It's no surprise that SQL Server offers a variety of ways to encrypt the values in a column, but there are some things to keep in mind when deciding whether column encryption is the right path to choose. I did some testing a while ago, but the findings still hold true and as such, I find myself referring back to the results more frequently than I would have thought so decided to put it out there for friends and colleagues as well as making it easier for myself to find next time I need to.
For some fields (a password field is a good example) you might not need to ever decrypt the information since getting the plain-text value isn't necessary as you can simply encrypt the input value and compare it to the stored value to determine a match. For times when the user forgets the password, the system should encrypt a new, randomly generated value and send that to them rather than decrypting the stored value and sending that to them in plain text (I hate web sites that do that).
My testing involved encrypting a field by passphrase, 64-bit DES, and 256-bit AES on a table with close to 1 Billion records and I have outlined my findings below:
Initial encryption of plain-text field:
- An index was required on the column in order to optimize exclusion of null values and empty strings, this took approximately 45 minutes to complete (based on 3 tests).
- Once the index was created, setting an encrypted value only took around 15-20 minutes depending on the type and encryption algorithm used (looping through 500,000 records at a time).
- CPU spiked periodically, but usually stayed around 40-60% throughout the process (I don't recall the hardware, but as I said, this was several years ago so YMMV).
Some things to keep in mind when deciding between passphrase and key (if you go with SQL encryption at all vs. hash/ compare at the code-level):
- With any encryption function (passphrase or key) if the passphrase is incorrect or the key is not available or open, the return result will just be null, no error will be thrown.
- If using replication or any HA solution with data available for access on a separate server, symmetric keys need to be synchronized in all locations for encryption/ decryption to work; if these are not in sync, no error will be thrown, but encryption and decryption will fail so it may not be readily apparent.

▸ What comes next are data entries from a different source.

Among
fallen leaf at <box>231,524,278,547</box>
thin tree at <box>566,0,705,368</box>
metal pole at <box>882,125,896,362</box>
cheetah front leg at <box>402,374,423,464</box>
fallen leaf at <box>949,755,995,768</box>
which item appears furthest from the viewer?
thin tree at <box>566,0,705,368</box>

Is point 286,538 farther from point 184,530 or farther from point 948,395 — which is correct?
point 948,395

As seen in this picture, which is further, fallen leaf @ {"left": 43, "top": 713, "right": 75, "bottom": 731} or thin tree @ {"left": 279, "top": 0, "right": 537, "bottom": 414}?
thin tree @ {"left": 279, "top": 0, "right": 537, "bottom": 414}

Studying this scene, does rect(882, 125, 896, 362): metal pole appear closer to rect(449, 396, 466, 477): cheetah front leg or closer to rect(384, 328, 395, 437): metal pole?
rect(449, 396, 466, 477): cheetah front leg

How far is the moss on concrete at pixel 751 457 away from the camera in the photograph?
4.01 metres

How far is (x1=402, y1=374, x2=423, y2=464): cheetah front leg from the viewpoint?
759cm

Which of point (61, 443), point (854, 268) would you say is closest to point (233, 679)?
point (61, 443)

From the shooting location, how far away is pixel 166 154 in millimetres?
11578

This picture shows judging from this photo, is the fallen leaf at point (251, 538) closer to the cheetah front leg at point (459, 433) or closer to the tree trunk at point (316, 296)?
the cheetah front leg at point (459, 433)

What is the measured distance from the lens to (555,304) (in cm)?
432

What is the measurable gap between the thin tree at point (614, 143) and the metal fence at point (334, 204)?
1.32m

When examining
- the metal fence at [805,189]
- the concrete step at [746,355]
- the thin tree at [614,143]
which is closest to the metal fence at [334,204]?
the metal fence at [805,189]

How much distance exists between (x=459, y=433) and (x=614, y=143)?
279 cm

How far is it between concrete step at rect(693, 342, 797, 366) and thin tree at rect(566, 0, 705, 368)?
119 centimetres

- If the symmetric key is not open, EncryptByKey() and DecryptByKey() functions will complete successfully, but inserted/ encrypted value will be null for EncryptByKey() and selected values will be null for DecryptByKey() which again, may not be readily apparent. This can be safe-guarded against with a query to sys.OpenKeys ensuring that the key is open, but this adds more overhead and room for errors.

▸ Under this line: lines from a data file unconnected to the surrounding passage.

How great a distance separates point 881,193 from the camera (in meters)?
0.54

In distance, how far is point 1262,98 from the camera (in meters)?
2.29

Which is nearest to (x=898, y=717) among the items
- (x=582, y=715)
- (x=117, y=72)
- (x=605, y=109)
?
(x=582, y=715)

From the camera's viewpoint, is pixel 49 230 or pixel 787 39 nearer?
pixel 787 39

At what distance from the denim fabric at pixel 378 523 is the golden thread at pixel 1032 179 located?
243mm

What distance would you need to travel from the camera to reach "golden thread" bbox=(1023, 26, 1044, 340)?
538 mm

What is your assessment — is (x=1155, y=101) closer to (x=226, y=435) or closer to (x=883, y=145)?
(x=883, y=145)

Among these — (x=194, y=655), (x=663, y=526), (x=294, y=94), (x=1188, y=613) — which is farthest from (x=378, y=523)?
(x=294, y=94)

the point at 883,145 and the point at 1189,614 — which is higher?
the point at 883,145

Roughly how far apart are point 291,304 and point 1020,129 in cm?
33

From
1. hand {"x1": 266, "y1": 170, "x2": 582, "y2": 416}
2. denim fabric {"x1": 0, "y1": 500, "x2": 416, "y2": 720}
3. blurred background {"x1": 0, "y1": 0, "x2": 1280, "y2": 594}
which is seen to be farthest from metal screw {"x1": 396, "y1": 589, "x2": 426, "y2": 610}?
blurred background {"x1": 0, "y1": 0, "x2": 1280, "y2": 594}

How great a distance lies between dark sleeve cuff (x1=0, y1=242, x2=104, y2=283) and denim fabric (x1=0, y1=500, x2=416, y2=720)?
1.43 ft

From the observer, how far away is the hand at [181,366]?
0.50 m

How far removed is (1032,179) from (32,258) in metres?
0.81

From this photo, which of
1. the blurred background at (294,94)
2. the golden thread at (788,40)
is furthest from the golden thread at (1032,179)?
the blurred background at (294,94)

- Null values in the field will be ignored, but an empty string will still be encrypted adding some overhead.
- VarBinary columns for encrypted passwords must be created with “Ansi_Padding = On” or any trailing 0’s will be removed causing invalid data when converted back to VarChar.
- Published testing results from other companies’ tests have shown an average increase of 3-5 (but up to 7) times the resource hit (all CPU and I/O) using symmetric key encryption compared to no encryption (completely anecdotal and I found that when implemented correctly, there was hardly any noticeable increase in resource utilization).
The biggest drawback was the silent errors that it throws if the wrong keys are opened or if there is no key opened at all and there is no exceptionally good checking available to make that determination due to increased overhead of every call.